Doesn’t make 'em bad. Some of my favorite games are slavjank. Like STALKER.
“westjank” should mean always-online singleplayer experiences with kernel anti-cheats and 300 gb crash logs
I didn’t even know Ghost of Sushimi was western, I thought it was from the Dark Souls devs.
Apparently no, it’s from the Infamous devs.
Japanese game devs would NEVER. Because their bosses literally chain them to the desk until their code built from scratch works flawlessly.
(This belief may be out of date)
I’ve written code that has generated logs like that. In my case, I had all of my 12 threads writing to a logger, and over the course of 2 hours it got to about 250gb, which was the remainder space on my drive
I had this problem with my old phone…a One Plus 9. One Plus used to be so good now it’s full of bloatware and bugs. Their suggested fix was factory resetting the phone to factory due to them limiting what files could be checked.
Yeah, my OP9 was my third OnePlus phone and my last one. I installed a security update that made the cell radio completely non-functional and had to factory reset it. I use my phone for 2FA to get into my work computer, so this was simply unacceptable.
I realized I wasn’t doing enough with my phone to warrant flagship prices and ended up switching to a Pixel 6a I got on the cheap. Other than having to add wireless charging with an accessory, I haven’t looked back.

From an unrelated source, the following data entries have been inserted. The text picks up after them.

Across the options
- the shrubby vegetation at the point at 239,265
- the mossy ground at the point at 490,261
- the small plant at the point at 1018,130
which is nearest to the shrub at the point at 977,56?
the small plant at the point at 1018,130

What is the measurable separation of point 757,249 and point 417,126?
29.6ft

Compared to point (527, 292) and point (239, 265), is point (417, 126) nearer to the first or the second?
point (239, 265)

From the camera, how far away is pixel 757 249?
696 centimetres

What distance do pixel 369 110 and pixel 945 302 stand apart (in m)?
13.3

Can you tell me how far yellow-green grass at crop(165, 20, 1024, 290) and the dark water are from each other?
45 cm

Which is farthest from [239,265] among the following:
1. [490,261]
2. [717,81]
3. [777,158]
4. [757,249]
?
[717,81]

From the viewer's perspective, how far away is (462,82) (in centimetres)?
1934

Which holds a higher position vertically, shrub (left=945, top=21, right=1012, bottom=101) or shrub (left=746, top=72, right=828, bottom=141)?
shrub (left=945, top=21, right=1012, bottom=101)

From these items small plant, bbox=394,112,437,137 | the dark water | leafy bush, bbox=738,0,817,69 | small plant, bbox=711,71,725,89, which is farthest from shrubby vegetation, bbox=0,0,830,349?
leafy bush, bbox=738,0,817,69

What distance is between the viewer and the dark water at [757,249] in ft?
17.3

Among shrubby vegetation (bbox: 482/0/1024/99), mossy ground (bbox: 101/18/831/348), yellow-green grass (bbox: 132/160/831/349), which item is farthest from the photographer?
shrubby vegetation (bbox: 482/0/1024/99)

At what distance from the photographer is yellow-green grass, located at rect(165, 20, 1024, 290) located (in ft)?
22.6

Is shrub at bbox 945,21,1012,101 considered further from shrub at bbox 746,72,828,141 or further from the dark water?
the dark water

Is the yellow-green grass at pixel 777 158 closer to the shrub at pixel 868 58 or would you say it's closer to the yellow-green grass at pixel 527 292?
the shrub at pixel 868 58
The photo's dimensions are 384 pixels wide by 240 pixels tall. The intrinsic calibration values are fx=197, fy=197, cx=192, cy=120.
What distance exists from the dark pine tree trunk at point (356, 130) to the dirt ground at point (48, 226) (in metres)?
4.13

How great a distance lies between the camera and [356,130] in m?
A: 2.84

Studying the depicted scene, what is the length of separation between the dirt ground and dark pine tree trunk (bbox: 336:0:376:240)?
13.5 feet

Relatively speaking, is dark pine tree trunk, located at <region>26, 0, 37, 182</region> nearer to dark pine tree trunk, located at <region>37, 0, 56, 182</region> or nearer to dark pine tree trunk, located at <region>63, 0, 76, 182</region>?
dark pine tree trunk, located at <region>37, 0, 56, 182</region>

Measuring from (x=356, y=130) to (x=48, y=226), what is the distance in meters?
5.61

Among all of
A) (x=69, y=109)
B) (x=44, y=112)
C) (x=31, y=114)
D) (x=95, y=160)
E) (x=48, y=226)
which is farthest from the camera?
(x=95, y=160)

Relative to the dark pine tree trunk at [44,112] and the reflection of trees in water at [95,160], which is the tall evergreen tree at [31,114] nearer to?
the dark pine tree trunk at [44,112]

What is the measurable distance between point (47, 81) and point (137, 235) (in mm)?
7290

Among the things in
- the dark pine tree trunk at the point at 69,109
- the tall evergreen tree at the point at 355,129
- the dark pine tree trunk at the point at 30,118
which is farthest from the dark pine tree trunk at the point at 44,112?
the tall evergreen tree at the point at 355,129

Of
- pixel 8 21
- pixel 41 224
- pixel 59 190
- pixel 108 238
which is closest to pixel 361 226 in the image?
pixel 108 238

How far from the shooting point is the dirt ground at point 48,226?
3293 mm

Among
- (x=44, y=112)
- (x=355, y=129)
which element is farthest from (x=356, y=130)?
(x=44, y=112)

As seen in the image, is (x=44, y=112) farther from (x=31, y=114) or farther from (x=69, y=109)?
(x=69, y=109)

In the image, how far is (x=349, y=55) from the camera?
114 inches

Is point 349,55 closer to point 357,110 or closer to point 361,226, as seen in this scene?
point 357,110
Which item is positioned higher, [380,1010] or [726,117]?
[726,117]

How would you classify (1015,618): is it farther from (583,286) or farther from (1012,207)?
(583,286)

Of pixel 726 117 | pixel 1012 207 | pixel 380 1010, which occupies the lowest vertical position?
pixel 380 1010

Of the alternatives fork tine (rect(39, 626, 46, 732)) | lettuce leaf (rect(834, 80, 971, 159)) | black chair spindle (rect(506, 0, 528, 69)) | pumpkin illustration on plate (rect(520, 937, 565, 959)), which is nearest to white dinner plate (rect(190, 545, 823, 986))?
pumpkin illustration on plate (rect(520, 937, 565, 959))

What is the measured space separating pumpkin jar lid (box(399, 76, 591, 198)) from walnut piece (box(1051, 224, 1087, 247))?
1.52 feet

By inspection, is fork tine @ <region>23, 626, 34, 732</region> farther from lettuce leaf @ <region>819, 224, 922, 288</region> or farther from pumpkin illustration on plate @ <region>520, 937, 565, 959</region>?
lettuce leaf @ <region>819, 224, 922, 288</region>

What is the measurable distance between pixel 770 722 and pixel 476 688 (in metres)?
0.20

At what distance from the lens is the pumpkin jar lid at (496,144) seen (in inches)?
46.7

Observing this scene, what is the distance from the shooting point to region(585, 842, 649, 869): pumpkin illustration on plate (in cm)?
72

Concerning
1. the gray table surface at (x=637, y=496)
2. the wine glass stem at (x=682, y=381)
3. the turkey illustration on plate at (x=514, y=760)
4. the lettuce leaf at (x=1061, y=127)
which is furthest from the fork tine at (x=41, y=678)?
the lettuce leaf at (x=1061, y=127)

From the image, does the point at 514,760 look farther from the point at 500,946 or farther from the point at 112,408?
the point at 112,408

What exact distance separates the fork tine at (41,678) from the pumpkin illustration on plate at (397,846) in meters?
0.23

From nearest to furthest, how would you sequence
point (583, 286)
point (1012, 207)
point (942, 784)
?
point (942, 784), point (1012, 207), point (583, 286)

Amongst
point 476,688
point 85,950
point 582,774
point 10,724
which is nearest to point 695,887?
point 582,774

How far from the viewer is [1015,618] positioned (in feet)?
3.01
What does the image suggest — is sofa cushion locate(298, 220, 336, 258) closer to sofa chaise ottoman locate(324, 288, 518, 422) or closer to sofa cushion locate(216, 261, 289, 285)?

I switched to the Pixel 8. It’s okay, good camera but a little buggy. Last phone I REALLY liked was the LG G5 that had a slide-out battery. I think it was t-mobile(?) had a bonus where they gave you a free extra battery and charger for that battery. I could go for a couple days at it’s peak without a charger, just a battery swap
Opens with: Notepad
Does it, though?
Depends, how much RAM do you have?
I played this game start to finish on PC (A Frankenstein-esquire gaming rig)—never had this issue. I am guessing this is a made-up problem or just someone trying to run this game on a computer that is not capable of running it. a lot of people assume because they “have a pc” they can just run the latest and greatest game. Dude’s probably on his work issued thinclient trying to boot up a modern AAA game with basic-ass virtual resources and are like “huh?” when it doesnt work.
No crash log, under any circumstance, regardless of available resources, should reach 300GB. No useful information can be gathered and it probably meana the program was running an infinite loop.